When Dr. Samuel Huntington of the National Security Council (NSC) staff on the evening of July 10 discussed with Sen. Daniel Patrick Moynihan how to hand the Russians, it followed a policy debate waged within the National Security bureaucracy for six weeks and now threatens to divide the Democratic Party.
Moynihan thought Huntington was asking him to publicly urge stopping U.S. technology transfers to the Soviet Union as a protest against the dissident trials; Huntington says he intended no such request. But the two former Harvard professors fully agreed that needed oil-drilling bits should not be sent to Russia just when the Kremlin is thumbing its nose at Jimmy Carter's concern for human rights.
Huntington, an intimate of NSC director Zbigniew Brzezinski, was not inciting mutiny against President Carter. Rather, he was trying to influence the final outcome of a debate involving much more than drilling bits.
Senior figures in the administration and Congress fear that Carter is turning Teddy Roosevelt on his head, speaking loudly while carrying the small stick supplied by the State Department. They feel the president must not let the world believe that the Soviet Union can play the barbarian without fear of reaction from Washington.
That Secretary of State Cyrus Vance has a different view was revealed to one worried Democratic senator soon after Moscow announced dissident trials all over the Soviet Union "Cy," asked the senator, "what do you think the Russians are up to?"
"Oh," the secretary of state replied, "I think they're trying to get all of this out of the way" - in other words, getting Soviet ducks in a row so as to permit the serious business of negotiating. The senator was chilled.
But this mindset was well laid out long before the dissident trials convened. During weeks of internal debate over technology transfer, the State Department argued against any linkage whatever with general Soviet conduct. The NSC staff disagreed. Huntington's staff study on "oil vulnerability" showed how much the Kremlin depends on drilling bits to be produced by a Russian plant built by an American firm, Dresser Industries.
Huntington expounded his position in supposedly off-the-record remarks to an annual conference at West Point June 16. The NSC aide, who will return to Harvard this fall, stressed he was speaking only for himself in linking technology transfers to Soviet behavior. Businessmen present, with visions of Russian trade dancing in their heads, bristled (confirming Lenin's forecast that capitalists will sell the rope for their own hanging).
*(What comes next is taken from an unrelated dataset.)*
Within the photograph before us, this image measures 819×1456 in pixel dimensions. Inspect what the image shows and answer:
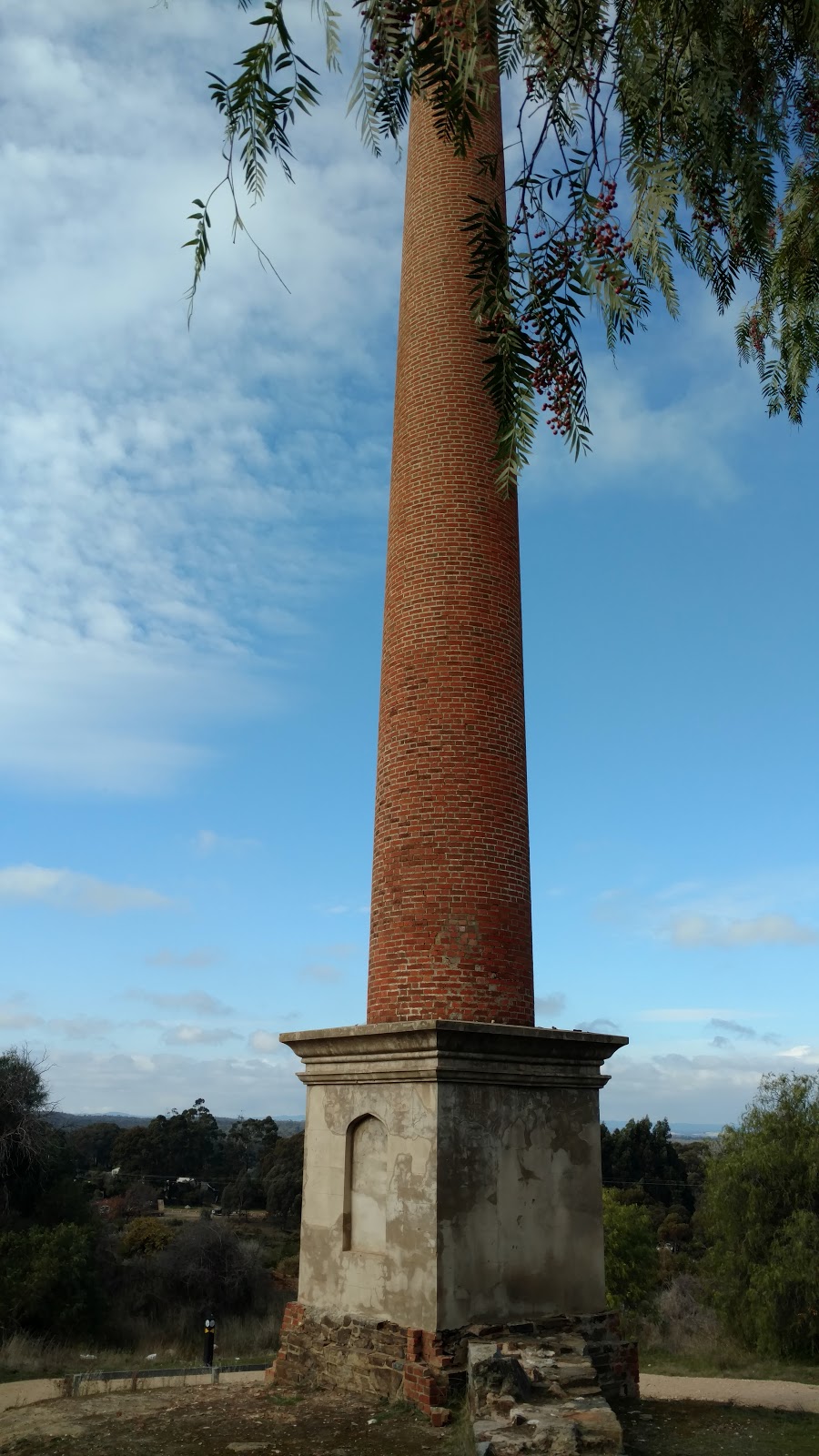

After an account was published in The Washington Post of June 26, the Literary Gazette of Moscow broadened its assault on Brzezinski by attacking the Huntington speech.
The Dresser Industries deal was brought up during discussion at West Point. But the decision was going against the NSC staff and in favor of the State Department. Accordingly, defense-oriented senators - including Sen. Henry M. Jackson (D-Wash.) - got in the act by discreetly pushing the NSC position on Dresser Industries with the president.
When the Kremlin convened the dissident trials, Vance (taking advice from his Soviet affairs expert, Dr. Marshall Shulman) was in control. He rejected a suggestion by Malcolm Toon, U.S. ambassador in Moscow, that Vance's arms-control discussions in Geneva be postponed. Some State Department officials hinted many more such suggestions might exit Toon from Moscow.
It soon became clear that the principal reaction by Washington was cancellation of a Moscow visit by the deputy director of U.S. Environmental Protection. That was ludicrously unsatisfactory not only to Jackson, Moynihan and other senators, but also to important senior figures in the administration.
Consequently, Jackson took the Senator floor July 10 to declare: "When the Soviets are doing so much to provoke us . . . this is the time for us to let the Russians know that we can play the game, too." Without taking to Huntington or anybody else on the NSC staff, Jackson decided to go public on his private technology transfer manuevers. On July 11, he urged halting the Dresser Industries deal plus a Sperry Univac computer-system sale to the Tass news agency.
Jackson, whose anti-Soviet rhetoric has never matched Carter's in shrillness, is pleading with the president to carry a bigger stick. But sources in the bureaucracy report that Vance went to Geneva with important SALT concessions in his briefcase. If he actually pulled out the concessions instead of turning off the technology deals, the agitation and concern here this week will be only a pale preview of what's ahead.